Surprised by diagnosis


I've just been told I have to start taking Levothyroxine, as my cholesterol came out high and my thyroid stimulating hormone is 5.74, my free thyroxine is 11.9, in a recent blood test. Slightly shocked, as I'm otherwise fairly healthy, very fit, and more under than overweight (5'7 and 58kg) - I'm 53, and having now tried to read up on symptoms, only ones I may have is I'm always cold, always have been, get tired, but thought that was normal - I do take HRT, since last year - worried this could affect the thyroid (saw there's a link between progesterone and thyroid?).

I've read a few posts on here - my Vit D is perfect, as is my iron. Had extra blood tests last week, waiting for copy of results (T3/4?).

Any advice on anything welcome, as no idea what to expect!

Also, will this drug make me put on weight? Or have horrible side effects?

8 Replies

Welcome to our forum, and you're lucky, if you're in the UK, that GP has prescribed levothyroxine. Most wait until the TSH is 10.

Once diagnosed as hypothyroid as it can be fatal if untreated we don't pay for any other medications for any other conditions. We cannot stop taking thyroid hormones.

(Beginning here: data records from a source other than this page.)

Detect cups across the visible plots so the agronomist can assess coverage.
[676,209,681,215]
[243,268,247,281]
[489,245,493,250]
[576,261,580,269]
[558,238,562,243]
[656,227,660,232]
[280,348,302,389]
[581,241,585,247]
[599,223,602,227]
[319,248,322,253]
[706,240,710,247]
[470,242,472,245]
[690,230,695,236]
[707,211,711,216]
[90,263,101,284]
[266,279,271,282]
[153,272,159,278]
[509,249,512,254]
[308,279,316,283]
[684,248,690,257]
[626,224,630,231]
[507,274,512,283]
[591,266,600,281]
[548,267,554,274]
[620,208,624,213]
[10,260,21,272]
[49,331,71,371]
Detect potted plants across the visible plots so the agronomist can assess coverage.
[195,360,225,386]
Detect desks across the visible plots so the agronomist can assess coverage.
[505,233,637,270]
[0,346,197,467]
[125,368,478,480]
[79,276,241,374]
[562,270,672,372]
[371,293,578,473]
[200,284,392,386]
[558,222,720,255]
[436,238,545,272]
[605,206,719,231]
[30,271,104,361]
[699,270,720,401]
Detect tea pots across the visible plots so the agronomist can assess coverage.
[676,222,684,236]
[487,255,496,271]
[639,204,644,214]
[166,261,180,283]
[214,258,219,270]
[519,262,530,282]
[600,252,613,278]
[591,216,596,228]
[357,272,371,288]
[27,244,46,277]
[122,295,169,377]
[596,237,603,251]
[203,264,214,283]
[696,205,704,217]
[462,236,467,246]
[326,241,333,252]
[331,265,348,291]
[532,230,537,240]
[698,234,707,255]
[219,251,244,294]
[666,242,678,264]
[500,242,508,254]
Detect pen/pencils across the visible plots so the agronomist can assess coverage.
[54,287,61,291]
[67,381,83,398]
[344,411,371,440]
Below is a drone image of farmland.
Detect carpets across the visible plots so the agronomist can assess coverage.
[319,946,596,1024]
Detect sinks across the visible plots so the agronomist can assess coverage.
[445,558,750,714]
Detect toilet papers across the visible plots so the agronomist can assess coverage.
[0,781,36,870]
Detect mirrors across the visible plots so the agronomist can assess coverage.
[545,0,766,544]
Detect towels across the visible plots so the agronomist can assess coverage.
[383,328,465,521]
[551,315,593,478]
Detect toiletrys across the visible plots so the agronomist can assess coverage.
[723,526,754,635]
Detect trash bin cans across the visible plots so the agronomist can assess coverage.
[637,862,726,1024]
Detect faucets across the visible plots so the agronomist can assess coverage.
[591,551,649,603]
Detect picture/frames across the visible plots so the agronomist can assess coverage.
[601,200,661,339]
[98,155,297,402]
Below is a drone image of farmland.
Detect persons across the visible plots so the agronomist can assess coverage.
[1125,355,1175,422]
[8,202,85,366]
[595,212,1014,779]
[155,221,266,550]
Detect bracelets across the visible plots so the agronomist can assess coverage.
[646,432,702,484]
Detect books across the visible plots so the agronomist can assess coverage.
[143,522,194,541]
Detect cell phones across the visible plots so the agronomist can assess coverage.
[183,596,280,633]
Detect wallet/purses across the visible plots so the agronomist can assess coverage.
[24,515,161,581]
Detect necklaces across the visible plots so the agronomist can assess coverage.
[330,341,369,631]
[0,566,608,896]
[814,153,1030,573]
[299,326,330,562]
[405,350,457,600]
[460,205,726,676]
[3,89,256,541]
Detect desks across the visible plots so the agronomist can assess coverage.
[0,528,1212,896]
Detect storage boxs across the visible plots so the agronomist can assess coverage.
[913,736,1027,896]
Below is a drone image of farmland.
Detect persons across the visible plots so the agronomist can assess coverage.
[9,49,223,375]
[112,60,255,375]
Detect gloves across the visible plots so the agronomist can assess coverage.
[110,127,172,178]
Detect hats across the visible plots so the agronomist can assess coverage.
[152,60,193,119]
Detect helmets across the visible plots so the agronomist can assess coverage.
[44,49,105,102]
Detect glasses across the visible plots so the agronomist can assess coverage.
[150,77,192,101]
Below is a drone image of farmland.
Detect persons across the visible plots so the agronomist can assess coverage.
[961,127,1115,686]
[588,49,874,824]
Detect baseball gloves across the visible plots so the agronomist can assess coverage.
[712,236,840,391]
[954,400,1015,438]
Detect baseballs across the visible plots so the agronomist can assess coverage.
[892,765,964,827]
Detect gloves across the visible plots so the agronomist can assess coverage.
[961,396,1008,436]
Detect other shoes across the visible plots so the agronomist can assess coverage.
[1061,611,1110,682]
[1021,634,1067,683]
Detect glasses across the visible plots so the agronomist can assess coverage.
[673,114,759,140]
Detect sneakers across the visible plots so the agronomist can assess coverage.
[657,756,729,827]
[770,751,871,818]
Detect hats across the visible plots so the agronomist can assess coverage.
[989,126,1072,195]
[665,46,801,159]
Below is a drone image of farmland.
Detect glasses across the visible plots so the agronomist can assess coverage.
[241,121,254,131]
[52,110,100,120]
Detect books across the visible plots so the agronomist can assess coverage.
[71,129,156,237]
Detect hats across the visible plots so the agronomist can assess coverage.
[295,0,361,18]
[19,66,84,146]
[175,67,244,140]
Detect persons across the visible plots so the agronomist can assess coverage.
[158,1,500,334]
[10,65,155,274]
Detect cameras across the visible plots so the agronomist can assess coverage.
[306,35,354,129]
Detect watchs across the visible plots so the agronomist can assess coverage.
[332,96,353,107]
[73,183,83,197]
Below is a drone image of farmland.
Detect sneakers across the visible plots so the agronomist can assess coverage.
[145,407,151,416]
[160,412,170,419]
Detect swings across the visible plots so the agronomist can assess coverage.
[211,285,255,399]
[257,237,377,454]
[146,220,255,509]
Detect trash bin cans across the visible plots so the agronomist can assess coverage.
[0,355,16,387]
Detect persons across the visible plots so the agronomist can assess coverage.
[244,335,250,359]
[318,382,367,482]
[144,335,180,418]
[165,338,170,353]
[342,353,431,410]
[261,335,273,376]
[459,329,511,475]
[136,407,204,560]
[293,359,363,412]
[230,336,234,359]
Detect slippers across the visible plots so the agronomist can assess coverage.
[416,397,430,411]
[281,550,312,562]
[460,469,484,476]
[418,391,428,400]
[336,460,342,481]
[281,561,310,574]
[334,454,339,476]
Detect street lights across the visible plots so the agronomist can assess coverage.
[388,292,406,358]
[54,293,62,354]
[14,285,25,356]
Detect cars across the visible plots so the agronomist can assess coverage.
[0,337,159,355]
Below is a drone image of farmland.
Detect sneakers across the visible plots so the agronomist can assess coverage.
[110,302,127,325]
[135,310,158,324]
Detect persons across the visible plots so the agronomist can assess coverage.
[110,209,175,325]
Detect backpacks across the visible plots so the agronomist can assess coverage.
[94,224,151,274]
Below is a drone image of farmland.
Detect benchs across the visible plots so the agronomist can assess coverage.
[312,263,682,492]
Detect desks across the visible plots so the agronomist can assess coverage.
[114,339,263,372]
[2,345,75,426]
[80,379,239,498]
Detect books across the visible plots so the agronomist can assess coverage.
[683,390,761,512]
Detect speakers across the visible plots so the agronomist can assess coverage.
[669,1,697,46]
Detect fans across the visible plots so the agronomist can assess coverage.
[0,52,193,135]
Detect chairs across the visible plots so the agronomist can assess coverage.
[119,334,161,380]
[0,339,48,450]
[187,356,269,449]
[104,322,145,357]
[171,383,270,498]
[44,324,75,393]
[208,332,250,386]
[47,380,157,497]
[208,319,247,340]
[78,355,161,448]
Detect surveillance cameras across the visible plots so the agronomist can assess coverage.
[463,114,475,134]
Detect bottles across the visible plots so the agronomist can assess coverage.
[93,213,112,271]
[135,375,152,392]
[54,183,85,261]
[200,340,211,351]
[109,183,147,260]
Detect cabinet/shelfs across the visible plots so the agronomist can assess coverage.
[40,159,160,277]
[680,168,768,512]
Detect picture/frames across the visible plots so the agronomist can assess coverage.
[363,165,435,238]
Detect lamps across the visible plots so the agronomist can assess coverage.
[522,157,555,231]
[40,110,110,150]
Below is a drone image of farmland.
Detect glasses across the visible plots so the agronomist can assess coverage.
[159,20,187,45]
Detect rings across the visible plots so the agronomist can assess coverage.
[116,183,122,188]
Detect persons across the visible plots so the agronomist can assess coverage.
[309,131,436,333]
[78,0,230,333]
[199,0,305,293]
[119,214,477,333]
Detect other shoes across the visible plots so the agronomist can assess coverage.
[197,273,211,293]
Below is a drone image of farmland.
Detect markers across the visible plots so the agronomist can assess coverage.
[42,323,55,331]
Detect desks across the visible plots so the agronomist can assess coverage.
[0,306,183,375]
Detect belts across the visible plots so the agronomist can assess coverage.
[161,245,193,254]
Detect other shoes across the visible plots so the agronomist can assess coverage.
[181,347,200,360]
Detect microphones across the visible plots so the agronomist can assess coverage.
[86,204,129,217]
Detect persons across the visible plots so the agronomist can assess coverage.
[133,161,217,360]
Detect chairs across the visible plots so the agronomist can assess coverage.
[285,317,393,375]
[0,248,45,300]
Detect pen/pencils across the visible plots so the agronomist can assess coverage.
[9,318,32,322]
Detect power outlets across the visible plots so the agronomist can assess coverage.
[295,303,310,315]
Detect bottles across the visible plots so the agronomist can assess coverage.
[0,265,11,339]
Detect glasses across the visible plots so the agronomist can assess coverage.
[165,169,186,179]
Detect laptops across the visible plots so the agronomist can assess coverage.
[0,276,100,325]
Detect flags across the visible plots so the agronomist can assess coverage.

You take levo with one full glass of water on an empty stomach, usually when we get up and wait one hour approx before eating. You can also take it at bedtime as long as you've last eaten about 3 hours before particularly if you've eaten protein.

Blood tests should always be at the very earliest, fasting (you can drink water) and allow 24 hours gap between last dose of levo and the test and take it afterwards.

As GP to also check B12, Vit D, iron, ferritin and folate.

Always get copies of your blood test results with the ranges for your own records and you can post if you have query.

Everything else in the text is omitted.